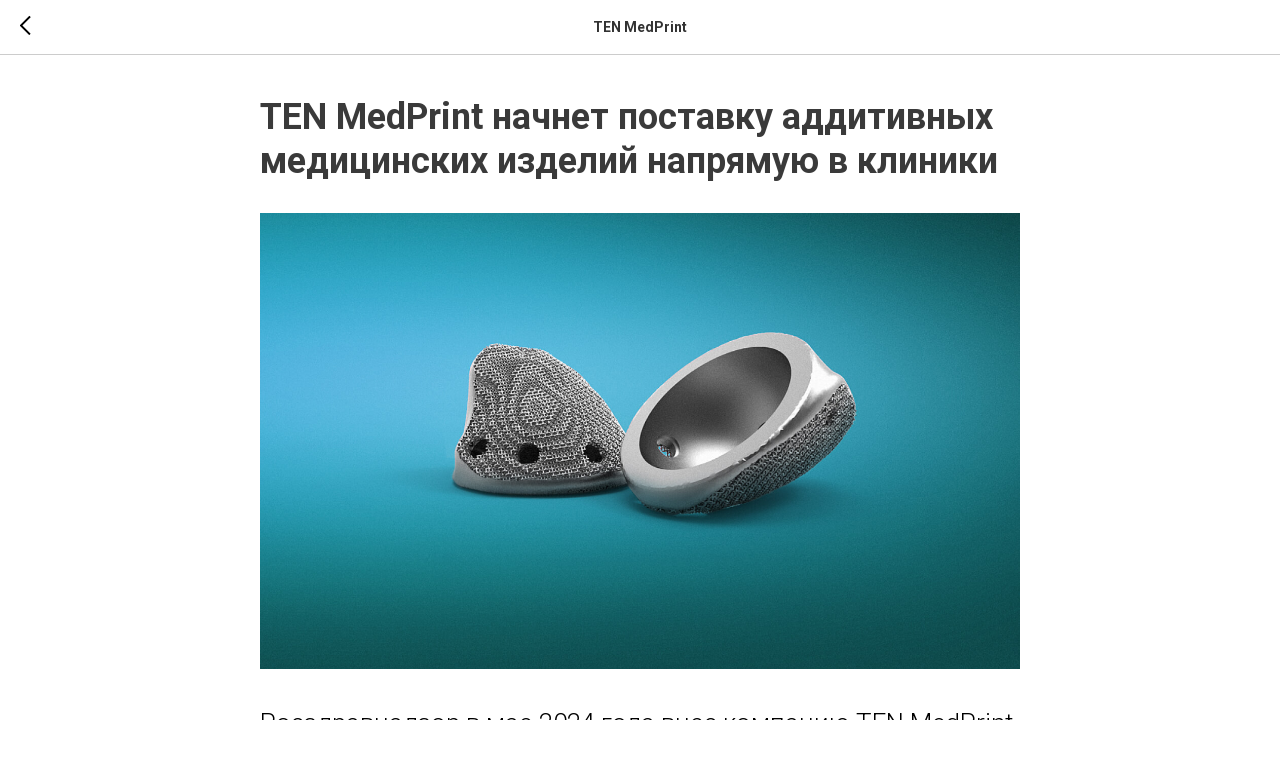

--- FILE ---
content_type: text/css
request_url: https://ws.tildacdn.com/project201939/custom.css?t=1751453120
body_size: 135
content:
#rec18347757 .t-descr_xs a, #rec441218149 .t-descr_xs a {text-decoration: none !important; color: #00afcd !important;}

= = = = =

Task statement » With the images left out, set down every entry exactly.

Solution below »
--- FILE ---
content_type: text/css
request_url: https://ws.tildacdn.com/project201939/custom.css?t=1751453120
body_size: 135
content:
#rec18347757 .t-descr_xs a, #rec441218149 .t-descr_xs a {text-decoration: none !important; color: #00afcd !important;}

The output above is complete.